- [TASK INSTRUCTIONS] Reproduce everything from the line containing "With regard to elevation, which of" down to the end of the entries, requests included. Shift every number in the answers (the point coordinates and the distances) by -109.

* Begin STORED ROWS *

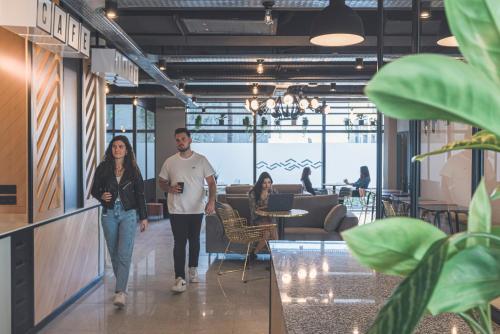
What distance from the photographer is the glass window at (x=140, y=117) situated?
43.2ft

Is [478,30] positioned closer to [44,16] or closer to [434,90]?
[434,90]

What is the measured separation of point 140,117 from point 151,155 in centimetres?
143

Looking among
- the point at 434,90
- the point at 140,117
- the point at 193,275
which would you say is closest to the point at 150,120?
the point at 140,117

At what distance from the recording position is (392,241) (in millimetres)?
→ 561

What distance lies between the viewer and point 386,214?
342 inches

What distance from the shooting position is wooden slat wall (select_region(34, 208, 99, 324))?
14.3 feet

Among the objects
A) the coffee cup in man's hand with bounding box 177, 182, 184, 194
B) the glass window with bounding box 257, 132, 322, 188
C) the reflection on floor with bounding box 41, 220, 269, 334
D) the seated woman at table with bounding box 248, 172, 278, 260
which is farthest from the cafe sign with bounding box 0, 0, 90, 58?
the glass window with bounding box 257, 132, 322, 188

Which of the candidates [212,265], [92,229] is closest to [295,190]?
[212,265]

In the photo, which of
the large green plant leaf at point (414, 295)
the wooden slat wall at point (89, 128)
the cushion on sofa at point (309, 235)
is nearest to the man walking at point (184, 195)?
the wooden slat wall at point (89, 128)

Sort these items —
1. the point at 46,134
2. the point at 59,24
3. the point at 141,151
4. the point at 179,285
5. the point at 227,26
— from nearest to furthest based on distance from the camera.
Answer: the point at 59,24, the point at 46,134, the point at 179,285, the point at 227,26, the point at 141,151

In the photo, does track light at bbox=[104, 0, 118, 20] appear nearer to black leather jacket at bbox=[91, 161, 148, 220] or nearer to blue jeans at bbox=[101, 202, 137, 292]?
black leather jacket at bbox=[91, 161, 148, 220]

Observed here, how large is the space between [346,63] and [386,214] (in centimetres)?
311

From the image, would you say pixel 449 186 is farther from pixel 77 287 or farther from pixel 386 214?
pixel 77 287

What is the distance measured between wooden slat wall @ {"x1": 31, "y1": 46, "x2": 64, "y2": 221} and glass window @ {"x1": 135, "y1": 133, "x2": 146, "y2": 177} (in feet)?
26.2
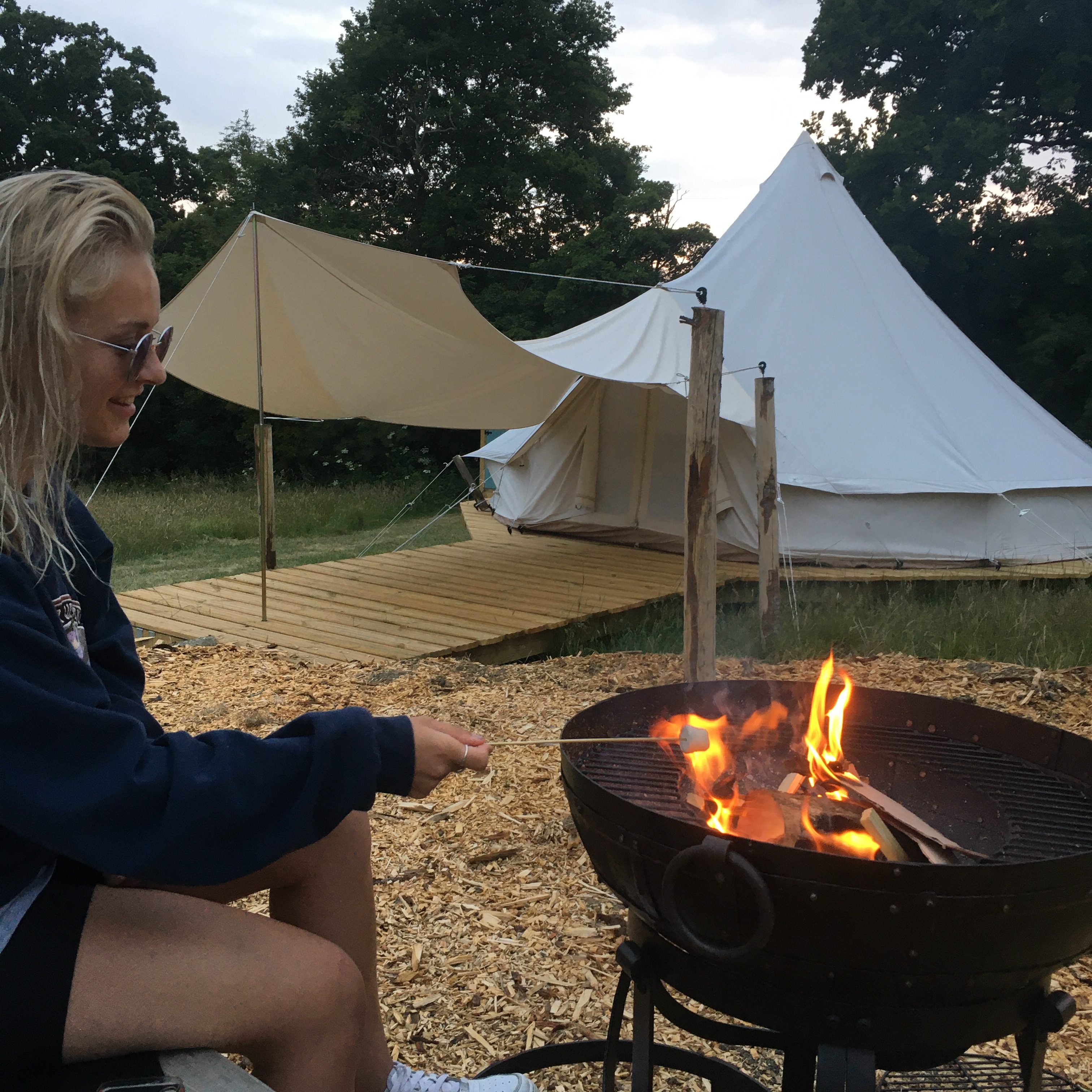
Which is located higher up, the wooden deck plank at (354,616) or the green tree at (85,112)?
the green tree at (85,112)

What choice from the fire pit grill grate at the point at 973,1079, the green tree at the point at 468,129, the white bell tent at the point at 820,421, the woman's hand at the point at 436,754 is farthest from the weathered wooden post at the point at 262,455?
the green tree at the point at 468,129

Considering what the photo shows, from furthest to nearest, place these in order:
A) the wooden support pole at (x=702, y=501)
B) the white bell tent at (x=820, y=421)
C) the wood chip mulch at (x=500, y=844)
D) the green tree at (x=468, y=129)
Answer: the green tree at (x=468, y=129), the white bell tent at (x=820, y=421), the wooden support pole at (x=702, y=501), the wood chip mulch at (x=500, y=844)

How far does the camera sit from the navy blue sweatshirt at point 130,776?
36.5 inches

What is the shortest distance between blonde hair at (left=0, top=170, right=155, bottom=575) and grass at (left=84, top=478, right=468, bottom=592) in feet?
18.2

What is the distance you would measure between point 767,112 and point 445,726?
49.0ft

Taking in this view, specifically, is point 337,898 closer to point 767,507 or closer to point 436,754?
point 436,754

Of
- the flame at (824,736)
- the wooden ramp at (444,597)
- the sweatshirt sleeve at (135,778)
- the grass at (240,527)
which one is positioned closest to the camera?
the sweatshirt sleeve at (135,778)

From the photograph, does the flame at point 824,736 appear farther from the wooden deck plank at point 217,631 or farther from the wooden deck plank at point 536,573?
the wooden deck plank at point 536,573

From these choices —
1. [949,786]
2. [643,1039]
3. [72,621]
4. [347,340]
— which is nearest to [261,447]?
[347,340]

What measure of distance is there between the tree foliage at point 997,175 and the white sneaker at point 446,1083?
1256 cm

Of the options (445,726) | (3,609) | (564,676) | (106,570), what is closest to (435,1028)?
(445,726)

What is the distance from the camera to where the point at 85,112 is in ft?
68.4

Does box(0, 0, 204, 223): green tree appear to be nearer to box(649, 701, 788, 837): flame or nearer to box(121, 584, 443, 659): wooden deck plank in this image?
box(121, 584, 443, 659): wooden deck plank

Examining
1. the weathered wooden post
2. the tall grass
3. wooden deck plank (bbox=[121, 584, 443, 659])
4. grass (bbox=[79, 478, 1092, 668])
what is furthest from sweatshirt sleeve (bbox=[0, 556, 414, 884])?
the tall grass
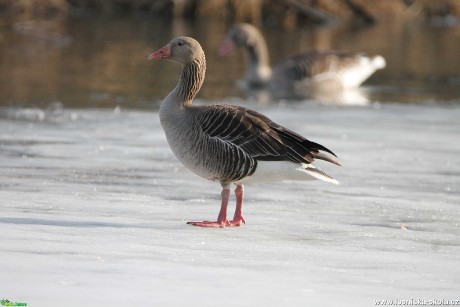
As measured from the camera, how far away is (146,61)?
21125mm

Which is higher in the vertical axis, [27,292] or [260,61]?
[260,61]

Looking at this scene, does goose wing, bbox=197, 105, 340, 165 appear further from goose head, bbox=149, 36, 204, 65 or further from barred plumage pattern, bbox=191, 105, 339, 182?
goose head, bbox=149, 36, 204, 65

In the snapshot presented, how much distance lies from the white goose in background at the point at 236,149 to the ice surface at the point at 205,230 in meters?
0.37

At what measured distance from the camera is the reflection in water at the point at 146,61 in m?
16.7

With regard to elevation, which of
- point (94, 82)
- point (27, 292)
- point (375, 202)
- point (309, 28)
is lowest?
point (27, 292)

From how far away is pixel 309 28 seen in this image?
32469mm

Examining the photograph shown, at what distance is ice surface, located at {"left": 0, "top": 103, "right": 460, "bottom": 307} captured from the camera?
538cm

* End STORED ROWS *

- [TASK SOLUTION]
With regard to elevation, which of
- point (94, 82)
- point (27, 292)
- point (375, 202)
- point (309, 28)
is lowest?
point (-82, 183)

From how far away is pixel 309 28 seen in this image?
32360mm

Examining the photograph shown, at what distance is ice surface, located at {"left": 0, "top": 103, "right": 460, "bottom": 307} captured from the camera?
429cm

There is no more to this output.